■ **Exercise objective**: Filter the entries and keep only the lines where the string "data" appears.

┌──

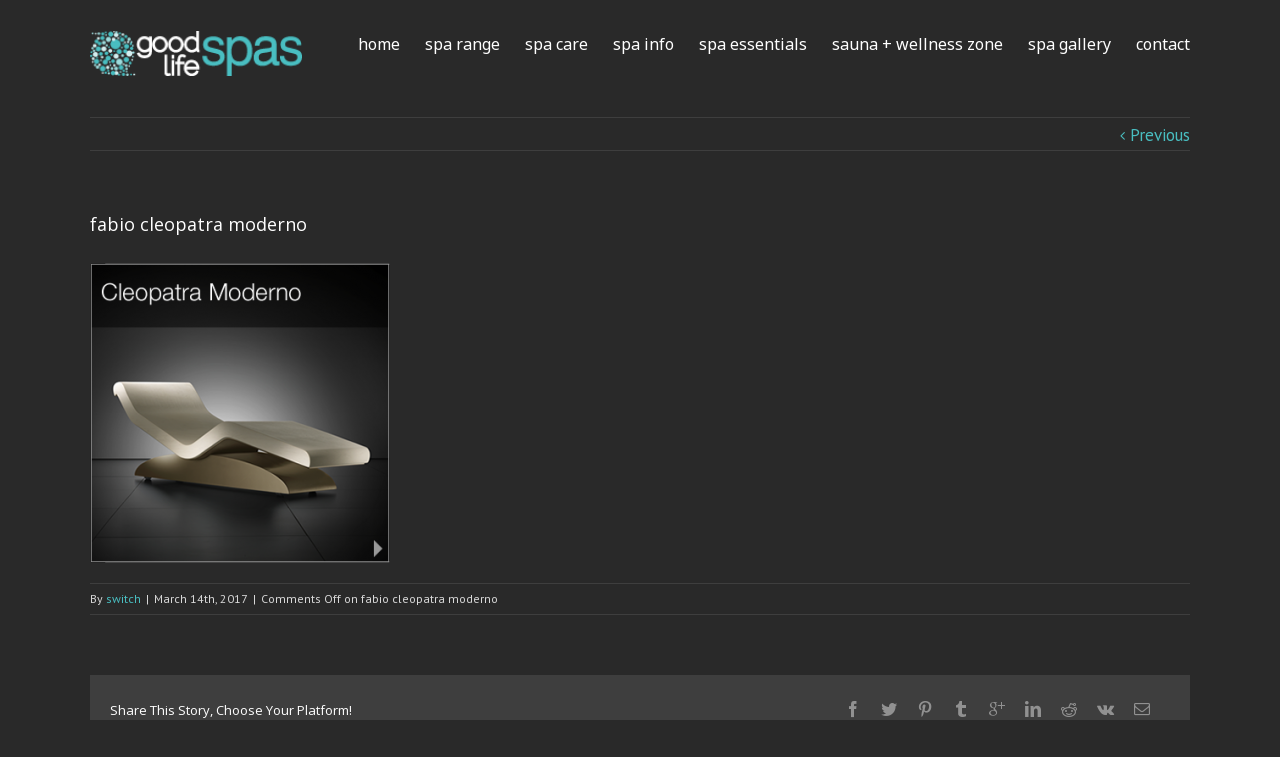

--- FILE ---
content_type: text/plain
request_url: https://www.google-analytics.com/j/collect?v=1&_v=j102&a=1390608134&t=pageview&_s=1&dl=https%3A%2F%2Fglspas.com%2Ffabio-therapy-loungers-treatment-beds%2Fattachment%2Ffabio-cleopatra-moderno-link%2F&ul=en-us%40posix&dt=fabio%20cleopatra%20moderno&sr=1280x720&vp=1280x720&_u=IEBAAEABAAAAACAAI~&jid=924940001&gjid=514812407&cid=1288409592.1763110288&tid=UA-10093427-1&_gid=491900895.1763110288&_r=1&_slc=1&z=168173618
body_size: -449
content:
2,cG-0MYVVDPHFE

└──
┌──

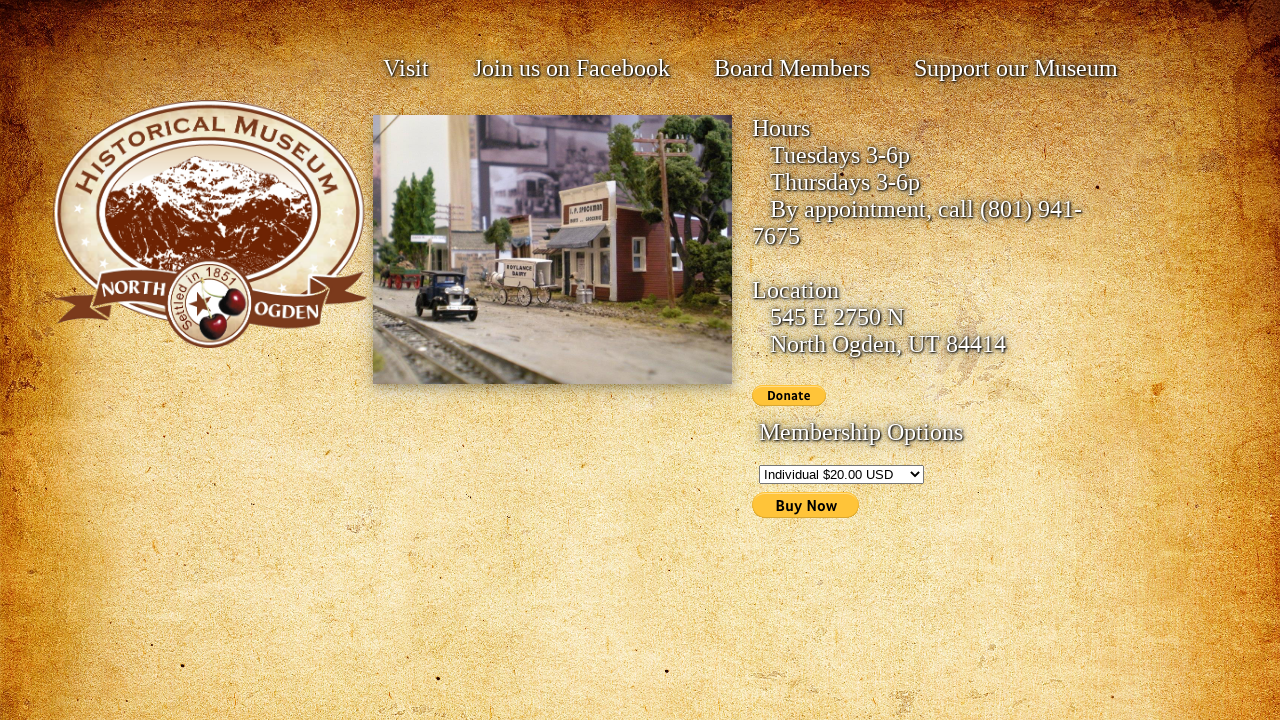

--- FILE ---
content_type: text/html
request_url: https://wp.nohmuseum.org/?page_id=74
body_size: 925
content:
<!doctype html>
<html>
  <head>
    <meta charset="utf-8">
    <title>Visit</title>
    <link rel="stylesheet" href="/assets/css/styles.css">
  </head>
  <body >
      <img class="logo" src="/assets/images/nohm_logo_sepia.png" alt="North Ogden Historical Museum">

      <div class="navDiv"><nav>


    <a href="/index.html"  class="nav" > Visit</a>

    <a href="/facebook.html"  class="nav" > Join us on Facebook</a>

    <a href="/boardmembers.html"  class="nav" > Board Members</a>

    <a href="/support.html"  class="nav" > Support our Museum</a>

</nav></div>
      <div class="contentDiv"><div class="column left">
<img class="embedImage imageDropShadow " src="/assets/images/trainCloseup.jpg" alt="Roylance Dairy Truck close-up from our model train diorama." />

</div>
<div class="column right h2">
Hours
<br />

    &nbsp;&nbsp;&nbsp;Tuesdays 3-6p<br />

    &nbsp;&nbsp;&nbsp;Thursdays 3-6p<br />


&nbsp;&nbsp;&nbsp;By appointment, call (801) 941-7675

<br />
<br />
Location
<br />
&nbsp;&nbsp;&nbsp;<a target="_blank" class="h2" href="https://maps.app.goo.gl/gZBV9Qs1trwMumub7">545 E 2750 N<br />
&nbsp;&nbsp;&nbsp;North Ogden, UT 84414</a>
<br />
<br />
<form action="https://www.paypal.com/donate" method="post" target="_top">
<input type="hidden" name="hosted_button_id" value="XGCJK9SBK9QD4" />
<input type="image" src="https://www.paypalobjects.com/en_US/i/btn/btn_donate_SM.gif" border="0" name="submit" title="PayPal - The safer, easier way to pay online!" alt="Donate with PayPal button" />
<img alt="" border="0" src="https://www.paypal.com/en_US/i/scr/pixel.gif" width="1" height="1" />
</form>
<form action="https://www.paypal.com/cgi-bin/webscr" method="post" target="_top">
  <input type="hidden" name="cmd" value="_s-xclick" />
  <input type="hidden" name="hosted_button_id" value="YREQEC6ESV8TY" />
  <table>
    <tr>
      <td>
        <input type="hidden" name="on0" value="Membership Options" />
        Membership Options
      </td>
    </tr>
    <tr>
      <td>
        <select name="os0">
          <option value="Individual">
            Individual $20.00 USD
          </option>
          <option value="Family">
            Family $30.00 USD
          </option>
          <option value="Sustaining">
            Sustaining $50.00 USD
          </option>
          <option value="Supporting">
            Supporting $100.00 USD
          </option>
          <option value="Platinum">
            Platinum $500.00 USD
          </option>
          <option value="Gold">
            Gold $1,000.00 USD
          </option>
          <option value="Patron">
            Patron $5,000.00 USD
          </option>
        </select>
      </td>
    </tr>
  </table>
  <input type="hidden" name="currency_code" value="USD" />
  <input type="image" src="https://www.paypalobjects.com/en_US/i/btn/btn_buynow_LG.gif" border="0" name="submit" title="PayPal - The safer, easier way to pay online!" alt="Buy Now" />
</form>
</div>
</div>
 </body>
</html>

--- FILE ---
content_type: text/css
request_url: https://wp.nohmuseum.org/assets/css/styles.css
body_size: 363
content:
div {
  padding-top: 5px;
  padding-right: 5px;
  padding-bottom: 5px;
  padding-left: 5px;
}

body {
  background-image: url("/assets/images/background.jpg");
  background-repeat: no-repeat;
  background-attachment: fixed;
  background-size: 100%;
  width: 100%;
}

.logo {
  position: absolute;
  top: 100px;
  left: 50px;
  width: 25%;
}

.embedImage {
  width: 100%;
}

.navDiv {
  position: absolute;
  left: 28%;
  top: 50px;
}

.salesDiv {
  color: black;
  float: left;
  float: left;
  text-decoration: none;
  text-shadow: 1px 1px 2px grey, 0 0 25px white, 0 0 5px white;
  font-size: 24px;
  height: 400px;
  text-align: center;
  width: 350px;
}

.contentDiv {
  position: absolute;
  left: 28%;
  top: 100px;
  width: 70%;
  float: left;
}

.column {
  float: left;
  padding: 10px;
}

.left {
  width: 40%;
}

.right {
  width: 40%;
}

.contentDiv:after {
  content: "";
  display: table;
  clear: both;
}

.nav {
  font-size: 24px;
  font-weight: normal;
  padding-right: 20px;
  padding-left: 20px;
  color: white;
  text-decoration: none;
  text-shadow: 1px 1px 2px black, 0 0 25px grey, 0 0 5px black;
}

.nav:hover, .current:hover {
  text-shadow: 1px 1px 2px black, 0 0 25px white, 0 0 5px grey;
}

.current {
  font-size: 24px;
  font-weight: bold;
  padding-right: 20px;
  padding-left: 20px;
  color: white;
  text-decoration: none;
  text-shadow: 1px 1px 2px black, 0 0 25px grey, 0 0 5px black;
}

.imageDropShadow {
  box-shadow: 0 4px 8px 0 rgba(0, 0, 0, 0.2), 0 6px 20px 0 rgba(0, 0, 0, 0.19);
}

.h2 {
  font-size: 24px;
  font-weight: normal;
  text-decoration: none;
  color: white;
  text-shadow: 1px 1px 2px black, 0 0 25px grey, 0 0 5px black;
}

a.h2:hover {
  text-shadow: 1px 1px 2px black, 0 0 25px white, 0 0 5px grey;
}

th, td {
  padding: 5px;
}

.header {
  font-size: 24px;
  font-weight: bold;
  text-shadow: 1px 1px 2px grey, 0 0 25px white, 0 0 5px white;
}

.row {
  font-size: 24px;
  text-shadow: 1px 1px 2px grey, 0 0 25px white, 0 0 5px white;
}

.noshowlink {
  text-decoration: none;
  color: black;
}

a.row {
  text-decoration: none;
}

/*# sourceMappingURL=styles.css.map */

└──
┌──

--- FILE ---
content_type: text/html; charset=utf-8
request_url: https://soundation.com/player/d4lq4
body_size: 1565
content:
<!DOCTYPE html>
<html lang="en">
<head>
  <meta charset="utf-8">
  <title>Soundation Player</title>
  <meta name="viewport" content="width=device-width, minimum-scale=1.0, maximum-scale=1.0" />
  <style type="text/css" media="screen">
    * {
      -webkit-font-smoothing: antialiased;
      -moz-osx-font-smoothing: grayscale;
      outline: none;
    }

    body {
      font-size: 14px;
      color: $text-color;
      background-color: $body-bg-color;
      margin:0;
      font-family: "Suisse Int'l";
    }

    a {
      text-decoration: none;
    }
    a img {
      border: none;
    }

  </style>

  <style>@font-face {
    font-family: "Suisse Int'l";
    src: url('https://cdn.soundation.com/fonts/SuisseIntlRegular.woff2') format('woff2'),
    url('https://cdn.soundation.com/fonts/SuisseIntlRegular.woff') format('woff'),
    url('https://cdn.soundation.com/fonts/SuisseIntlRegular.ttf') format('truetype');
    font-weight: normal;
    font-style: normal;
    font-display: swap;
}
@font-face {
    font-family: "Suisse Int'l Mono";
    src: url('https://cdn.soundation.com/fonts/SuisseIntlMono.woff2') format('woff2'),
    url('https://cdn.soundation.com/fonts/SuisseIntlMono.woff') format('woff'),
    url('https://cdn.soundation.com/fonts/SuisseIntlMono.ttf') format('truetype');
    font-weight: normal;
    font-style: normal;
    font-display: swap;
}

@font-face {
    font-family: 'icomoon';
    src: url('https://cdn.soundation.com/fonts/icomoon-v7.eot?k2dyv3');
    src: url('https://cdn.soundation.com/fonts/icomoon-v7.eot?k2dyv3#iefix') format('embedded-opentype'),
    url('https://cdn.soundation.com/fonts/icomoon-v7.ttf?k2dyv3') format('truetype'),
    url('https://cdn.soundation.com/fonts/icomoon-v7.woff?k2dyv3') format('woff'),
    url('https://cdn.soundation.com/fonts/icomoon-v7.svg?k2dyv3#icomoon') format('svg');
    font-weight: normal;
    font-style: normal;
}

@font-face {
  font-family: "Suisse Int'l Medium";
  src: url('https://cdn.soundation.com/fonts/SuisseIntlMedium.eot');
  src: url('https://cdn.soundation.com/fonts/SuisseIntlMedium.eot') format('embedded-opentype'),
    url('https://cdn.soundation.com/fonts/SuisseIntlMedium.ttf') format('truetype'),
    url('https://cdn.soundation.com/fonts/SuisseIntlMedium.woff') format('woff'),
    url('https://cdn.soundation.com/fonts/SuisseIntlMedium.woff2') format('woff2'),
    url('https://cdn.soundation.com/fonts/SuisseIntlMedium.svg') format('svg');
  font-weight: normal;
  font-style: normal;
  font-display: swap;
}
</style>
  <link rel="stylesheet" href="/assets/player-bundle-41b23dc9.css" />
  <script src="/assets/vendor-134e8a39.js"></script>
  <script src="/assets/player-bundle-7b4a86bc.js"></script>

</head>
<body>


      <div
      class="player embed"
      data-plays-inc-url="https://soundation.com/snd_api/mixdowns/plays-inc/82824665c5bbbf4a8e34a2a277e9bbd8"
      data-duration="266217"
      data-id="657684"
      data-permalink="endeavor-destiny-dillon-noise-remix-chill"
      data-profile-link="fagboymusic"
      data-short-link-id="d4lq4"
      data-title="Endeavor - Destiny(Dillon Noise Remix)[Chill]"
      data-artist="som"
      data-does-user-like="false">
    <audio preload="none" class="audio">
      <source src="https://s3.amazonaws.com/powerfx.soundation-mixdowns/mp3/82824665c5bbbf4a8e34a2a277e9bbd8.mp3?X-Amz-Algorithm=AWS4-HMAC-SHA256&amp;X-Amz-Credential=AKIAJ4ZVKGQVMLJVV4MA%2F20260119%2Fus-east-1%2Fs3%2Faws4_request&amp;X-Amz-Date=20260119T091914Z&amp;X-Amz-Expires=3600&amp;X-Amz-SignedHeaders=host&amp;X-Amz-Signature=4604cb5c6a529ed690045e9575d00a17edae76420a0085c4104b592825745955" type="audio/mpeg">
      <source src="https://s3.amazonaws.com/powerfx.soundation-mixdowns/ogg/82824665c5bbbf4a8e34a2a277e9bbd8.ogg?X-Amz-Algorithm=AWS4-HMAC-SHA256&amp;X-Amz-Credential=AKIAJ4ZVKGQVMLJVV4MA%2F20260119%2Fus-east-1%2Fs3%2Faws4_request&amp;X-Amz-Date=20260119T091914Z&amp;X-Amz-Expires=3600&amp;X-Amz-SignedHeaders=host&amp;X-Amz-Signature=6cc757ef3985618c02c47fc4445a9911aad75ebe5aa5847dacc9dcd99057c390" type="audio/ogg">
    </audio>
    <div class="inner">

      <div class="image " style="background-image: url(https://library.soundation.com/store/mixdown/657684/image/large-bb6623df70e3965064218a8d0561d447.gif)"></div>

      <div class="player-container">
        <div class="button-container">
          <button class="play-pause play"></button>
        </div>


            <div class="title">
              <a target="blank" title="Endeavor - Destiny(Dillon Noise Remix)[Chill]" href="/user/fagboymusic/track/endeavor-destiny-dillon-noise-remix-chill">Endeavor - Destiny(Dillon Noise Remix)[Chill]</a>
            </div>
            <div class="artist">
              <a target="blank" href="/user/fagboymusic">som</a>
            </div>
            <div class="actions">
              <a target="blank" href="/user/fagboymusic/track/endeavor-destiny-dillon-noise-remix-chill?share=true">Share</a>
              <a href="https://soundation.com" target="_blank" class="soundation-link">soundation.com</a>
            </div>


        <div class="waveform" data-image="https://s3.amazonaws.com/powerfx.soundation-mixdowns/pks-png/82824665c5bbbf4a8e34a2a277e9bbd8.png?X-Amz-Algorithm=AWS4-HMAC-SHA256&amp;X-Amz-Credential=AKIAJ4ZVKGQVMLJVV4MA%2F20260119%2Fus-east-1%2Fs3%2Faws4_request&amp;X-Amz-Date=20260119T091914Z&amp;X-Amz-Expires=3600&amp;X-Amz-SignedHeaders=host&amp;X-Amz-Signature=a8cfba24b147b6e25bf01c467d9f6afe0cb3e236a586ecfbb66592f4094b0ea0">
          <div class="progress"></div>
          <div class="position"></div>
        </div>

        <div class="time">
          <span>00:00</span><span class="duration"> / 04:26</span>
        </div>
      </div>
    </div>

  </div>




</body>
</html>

└──

■ **Exercise result**:
      data-plays-inc-url="https://soundation.com/snd_api/mixdowns/plays-inc/82824665c5bbbf4a8e34a2a277e9bbd8"
      data-duration="266217"
      data-id="657684"
      data-permalink="endeavor-destiny-dillon-noise-remix-chill"
      data-profile-link="fagboymusic"
      data-short-link-id="d4lq4"
      data-title="Endeavor - Destiny(Dillon Noise Remix)[Chill]"
      data-artist="som"
      data-does-user-like="false">
        <div class="waveform" data-image="https://s3.amazonaws.com/powerfx.soundation-mixdowns/pks-png/82824665c5bbbf4a8e34a2a277e9bbd8.png?X-Amz-Algorithm=AWS4-HMAC-SHA256&amp;X-Amz-Credential=AKIAJ4ZVKGQVMLJVV4MA%2F20260119%2Fus-east-1%2Fs3%2Faws4_request&amp;X-Amz-Date=20260119T091914Z&amp;X-Amz-Expires=3600&amp;X-Amz-SignedHeaders=host&amp;X-Amz-Signature=a8cfba24b147b6e25bf01c467d9f6afe0cb3e236a586ecfbb66592f4094b0ea0">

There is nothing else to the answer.